- Directive 1: Reproduce, word for word, the stretch of the housing affordability excerpt from "NOTE: This table" through "South and West.".
- Directive 2: According to the housing affordability excerpt, which state had the highest affordability for home ownership?
- Directive 3: Carry the housing affordability excerpt forward from its last line, writing the passage that comes next.

- Page extract:

August 15, 2005 | 3:36 pm |

NAR: Housing Affordability Index Down in Second Quarter, Still Favorable

Affordability was largely favorable in the second quarter but higher home prices and mortgage rates more than offset the increase in family income. The West Region shows both higher prices and more highly leveraged transactions. Kansas had the highest affordability for home ownership.

NOTE: This table shows the approximate home price a family earning the specified income could afford making a 20 percent downpayment, with no more that 25 percent of gross income for principal and interest payments. Variables include the type of loan and interest rate.

While the national median sales price of a US home was reported to be $218,900 in June 2005, there was great disparity in the 4 regions covered: Northeast, Midwest, South and West.

  • Northeast $247,500 (21.8%)
  • Midwest $174,500 (16.2%
  • South $190,900 (20.6%)

- Information shown:
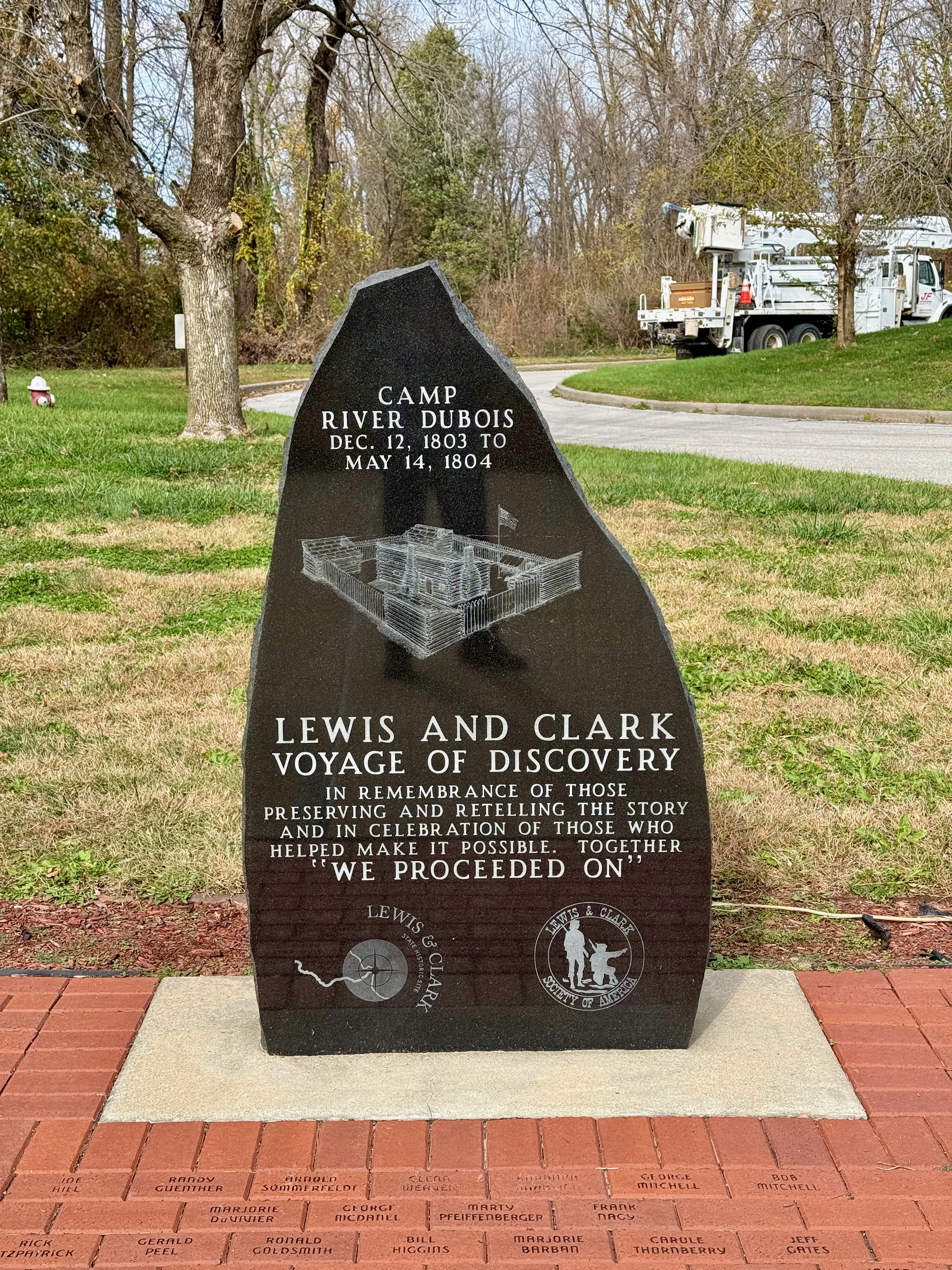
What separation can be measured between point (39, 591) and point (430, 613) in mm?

- Exercise response 1:
NOTE: This table shows the approximate home price a family earning the specified income could afford making a 20 percent downpayment, with no more that 25 percent of gross income for principal and interest payments. Variables include the type of loan and interest rate.

While the national median sales price of a US home was reported to be $218,900 in June 2005, there was great disparity in the 4 regions covered: Northeast, Midwest, South and West.

- Exercise response 2: Kansas

- Exercise response 3:
  • West $322,200 (30.9%)

The West saw an 85% higher median sales price in June than the Midwest did. Not only does the West region have the highest housing prices, but has the highest payment level as a percentage of income, roughly 50% more than the other regions.

A urban development think tank ranked housing affordability by state using median sales price and median household income for 1970 and 2000. They contend that denser urban areas that control growth generally have higher prices.

Kansas was the most affordable place to own a home in the US. Hawaii was the least affordable, nearly 2.7 times that of Kansas.